Struggle in the City

Today was amazing. Class began with Qigong on the grassy area in front of the McNeil Building where class is held. This morning we went on a field trip to Society Hill, one of the most affluent sections of Philadelphia. Society Hill is an example of where eminent domain and urban renewal policies have been used to displace poorer residents. After taking Philadelphia's adorably small and antiquated trolley to Independence Mall, our guide and guest speaker, Katara introduced the major themes of today's lesson, which included the city as a spectacle, narratives of freedom, and the city as a place of struggle. As a class, we discussed one of the central contradictions of American history; that even while fighting for liberty and democracy, the founding fathers created a patriarchal, racist, and classist society.

Independence Hall, a symbol of American democracy,
the site where the Declaration of Independence
 and the Constitution were ratified.
Part of the museum at Independence Hall. This exhibit
was about the Fugitive Slave Act. The juxtaposition of
Independence Hall, a symbol of liberty, with the realities
of oppression in American history challenged the dominant
narrative of freedom espoused by Independence Hall.

As we continued to explore Society Hill, Katara taught us about urban renewal and gentrification. She told us to think about who benefits from imminent domain. Although the concept of imminent domain is hypothetically intended to be for the betterment of all, it clearly benefits only the privileged few and contributes to the marginalization of minority groups. Andy explained how neutral language is used in legal documents to target specific groups. As we walked I considered the questions that were raised at the beginning of class, in particular the role of monuments in our society and how they contribute to the popular American narrative of freedom. I was interested (and outraged) to learn that despite the abundance of monuments devoted to historical figures in Philadelphia, there is not a single monument for Thomas Paine, despite his critical role in founding the nation. The tour concluded at the historic Mother Bethel African Methodist Episcopal Church, which is the last remnant of the African American community that used to live in Society Hill. 

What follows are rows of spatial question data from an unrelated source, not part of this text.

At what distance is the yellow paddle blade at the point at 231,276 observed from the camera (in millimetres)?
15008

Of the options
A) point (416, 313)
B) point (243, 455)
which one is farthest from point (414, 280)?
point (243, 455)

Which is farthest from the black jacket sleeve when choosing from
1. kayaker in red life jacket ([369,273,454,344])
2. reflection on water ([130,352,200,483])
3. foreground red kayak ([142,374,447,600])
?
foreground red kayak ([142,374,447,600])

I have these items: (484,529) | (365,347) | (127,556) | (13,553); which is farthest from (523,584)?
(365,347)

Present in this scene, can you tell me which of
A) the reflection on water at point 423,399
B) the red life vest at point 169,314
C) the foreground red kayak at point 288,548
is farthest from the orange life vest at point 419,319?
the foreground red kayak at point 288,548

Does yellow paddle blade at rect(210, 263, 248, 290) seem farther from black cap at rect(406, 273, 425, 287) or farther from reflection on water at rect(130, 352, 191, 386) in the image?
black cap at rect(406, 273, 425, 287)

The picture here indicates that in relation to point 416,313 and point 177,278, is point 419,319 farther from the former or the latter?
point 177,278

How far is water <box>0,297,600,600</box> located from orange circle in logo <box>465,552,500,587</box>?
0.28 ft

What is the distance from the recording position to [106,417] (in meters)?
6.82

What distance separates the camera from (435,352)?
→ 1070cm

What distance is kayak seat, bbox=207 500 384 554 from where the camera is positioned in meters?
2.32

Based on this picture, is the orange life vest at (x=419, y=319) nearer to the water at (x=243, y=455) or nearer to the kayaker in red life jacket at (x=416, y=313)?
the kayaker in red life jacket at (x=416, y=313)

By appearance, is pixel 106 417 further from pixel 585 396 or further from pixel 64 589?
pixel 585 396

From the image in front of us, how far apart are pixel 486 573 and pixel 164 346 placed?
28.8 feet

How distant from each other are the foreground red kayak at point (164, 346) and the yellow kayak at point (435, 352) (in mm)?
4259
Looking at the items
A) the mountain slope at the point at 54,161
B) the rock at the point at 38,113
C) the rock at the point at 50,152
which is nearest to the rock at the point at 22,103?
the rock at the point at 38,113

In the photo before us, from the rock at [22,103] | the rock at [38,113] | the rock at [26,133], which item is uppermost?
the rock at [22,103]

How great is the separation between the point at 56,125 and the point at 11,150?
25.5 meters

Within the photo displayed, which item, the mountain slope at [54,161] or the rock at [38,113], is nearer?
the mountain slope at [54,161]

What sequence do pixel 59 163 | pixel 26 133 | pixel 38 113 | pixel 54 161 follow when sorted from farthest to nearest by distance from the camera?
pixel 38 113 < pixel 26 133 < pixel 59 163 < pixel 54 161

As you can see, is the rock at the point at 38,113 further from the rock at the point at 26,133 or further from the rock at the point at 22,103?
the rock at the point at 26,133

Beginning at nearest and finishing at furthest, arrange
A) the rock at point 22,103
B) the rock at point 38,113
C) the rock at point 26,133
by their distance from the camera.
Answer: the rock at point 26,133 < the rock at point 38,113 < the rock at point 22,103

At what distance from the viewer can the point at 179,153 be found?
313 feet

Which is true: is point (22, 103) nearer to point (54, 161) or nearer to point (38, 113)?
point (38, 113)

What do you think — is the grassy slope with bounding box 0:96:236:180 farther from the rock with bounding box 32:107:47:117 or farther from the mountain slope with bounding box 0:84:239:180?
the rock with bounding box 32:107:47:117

A plaque commemorating the
church's historical significance.
After lunch we returned to class for a lecture about food justice, one of my favorite causes. Our second guest speaker, Nati, talked to us about agriculture and food justice in the Jewish tradition. 

Today was unequivocally my favorite day of class so far. Every day has been successively better than the last. I have so many new ideas and questions to wrestle with after today's experiences. I hope that we will continue to study property rights and urban renewal. This is only the fourth day of class and I have already learned so much. I have high hopes for the rest of class.